__What you will do__. Gather every line in the data below that contains the string "skyscraper", copying each one in full. Case counts.

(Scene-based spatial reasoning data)
################

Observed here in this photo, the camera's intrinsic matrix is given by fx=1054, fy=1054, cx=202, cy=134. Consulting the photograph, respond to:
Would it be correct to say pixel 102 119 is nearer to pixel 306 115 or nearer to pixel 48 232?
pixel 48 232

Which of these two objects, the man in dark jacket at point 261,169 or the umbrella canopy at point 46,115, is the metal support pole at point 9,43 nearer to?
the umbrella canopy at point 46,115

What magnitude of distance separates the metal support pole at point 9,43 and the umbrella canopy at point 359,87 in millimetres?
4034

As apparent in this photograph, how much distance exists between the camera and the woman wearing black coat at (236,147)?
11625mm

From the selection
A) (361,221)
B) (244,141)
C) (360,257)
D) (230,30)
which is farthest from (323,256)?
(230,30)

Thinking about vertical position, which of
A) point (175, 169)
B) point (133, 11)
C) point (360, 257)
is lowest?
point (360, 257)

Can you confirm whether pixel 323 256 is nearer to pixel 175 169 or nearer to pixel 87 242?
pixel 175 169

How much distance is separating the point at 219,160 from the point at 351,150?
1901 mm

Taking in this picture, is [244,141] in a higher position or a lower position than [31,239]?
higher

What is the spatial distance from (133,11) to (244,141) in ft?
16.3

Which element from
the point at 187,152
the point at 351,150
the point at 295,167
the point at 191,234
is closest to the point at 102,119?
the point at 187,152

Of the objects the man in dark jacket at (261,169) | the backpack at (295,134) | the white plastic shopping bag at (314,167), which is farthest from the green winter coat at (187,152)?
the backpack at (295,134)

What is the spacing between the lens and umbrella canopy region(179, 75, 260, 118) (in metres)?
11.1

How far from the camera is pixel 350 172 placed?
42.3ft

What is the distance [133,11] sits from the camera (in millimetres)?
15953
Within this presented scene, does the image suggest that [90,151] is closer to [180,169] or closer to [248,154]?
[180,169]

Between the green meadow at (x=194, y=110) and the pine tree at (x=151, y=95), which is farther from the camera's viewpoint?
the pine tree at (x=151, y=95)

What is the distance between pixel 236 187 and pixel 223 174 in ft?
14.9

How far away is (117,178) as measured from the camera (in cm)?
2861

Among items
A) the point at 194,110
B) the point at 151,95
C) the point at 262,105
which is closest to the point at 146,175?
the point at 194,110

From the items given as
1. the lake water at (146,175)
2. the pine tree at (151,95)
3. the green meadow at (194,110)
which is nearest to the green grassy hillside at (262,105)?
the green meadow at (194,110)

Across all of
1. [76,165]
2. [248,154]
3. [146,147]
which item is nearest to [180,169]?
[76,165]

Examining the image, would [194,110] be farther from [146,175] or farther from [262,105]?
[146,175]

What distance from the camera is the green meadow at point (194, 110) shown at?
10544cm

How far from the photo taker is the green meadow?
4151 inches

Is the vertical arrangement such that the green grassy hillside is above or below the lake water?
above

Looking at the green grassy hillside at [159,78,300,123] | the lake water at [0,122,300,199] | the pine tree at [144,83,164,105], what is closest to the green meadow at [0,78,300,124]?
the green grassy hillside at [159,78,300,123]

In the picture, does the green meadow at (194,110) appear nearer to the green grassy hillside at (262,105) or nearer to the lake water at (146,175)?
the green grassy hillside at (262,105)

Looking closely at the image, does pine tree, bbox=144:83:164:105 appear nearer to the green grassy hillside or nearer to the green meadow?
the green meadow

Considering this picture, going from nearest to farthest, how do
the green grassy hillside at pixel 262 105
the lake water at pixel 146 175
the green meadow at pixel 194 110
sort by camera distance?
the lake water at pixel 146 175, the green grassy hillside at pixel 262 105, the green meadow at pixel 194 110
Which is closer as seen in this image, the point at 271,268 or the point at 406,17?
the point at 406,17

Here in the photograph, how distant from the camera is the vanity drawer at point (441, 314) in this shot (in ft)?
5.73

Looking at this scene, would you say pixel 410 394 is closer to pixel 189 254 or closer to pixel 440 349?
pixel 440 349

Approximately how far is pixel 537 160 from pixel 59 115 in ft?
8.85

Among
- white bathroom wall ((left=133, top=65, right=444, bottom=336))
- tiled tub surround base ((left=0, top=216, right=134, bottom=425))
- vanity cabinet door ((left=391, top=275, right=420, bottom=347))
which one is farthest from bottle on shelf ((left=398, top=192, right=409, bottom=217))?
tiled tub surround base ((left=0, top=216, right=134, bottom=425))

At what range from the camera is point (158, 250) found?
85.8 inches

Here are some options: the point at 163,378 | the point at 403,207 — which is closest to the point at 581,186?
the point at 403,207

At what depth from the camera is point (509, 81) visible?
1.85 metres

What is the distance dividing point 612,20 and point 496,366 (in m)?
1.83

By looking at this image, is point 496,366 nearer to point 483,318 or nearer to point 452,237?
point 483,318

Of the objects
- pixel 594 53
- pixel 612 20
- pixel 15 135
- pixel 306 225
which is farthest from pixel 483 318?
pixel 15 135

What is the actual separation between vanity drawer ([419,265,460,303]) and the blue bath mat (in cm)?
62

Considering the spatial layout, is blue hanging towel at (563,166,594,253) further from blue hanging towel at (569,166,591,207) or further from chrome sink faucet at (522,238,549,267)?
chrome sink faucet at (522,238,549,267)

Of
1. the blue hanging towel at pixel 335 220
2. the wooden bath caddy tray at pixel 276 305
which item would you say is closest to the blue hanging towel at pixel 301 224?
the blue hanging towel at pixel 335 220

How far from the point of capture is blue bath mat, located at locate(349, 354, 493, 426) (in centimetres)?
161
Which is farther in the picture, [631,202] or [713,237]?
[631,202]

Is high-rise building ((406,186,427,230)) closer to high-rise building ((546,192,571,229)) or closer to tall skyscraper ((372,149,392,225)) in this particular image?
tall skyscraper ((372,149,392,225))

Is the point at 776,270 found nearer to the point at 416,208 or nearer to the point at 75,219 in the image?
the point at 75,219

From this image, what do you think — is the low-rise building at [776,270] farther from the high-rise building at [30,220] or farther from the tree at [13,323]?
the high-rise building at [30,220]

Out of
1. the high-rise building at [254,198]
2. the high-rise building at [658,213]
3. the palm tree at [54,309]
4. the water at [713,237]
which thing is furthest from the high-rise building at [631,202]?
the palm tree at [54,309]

################

__Solution for this exercise__.
Is high-rise building ((406,186,427,230)) closer to high-rise building ((546,192,571,229)) or closer to tall skyscraper ((372,149,392,225)) in this particular image?
tall skyscraper ((372,149,392,225))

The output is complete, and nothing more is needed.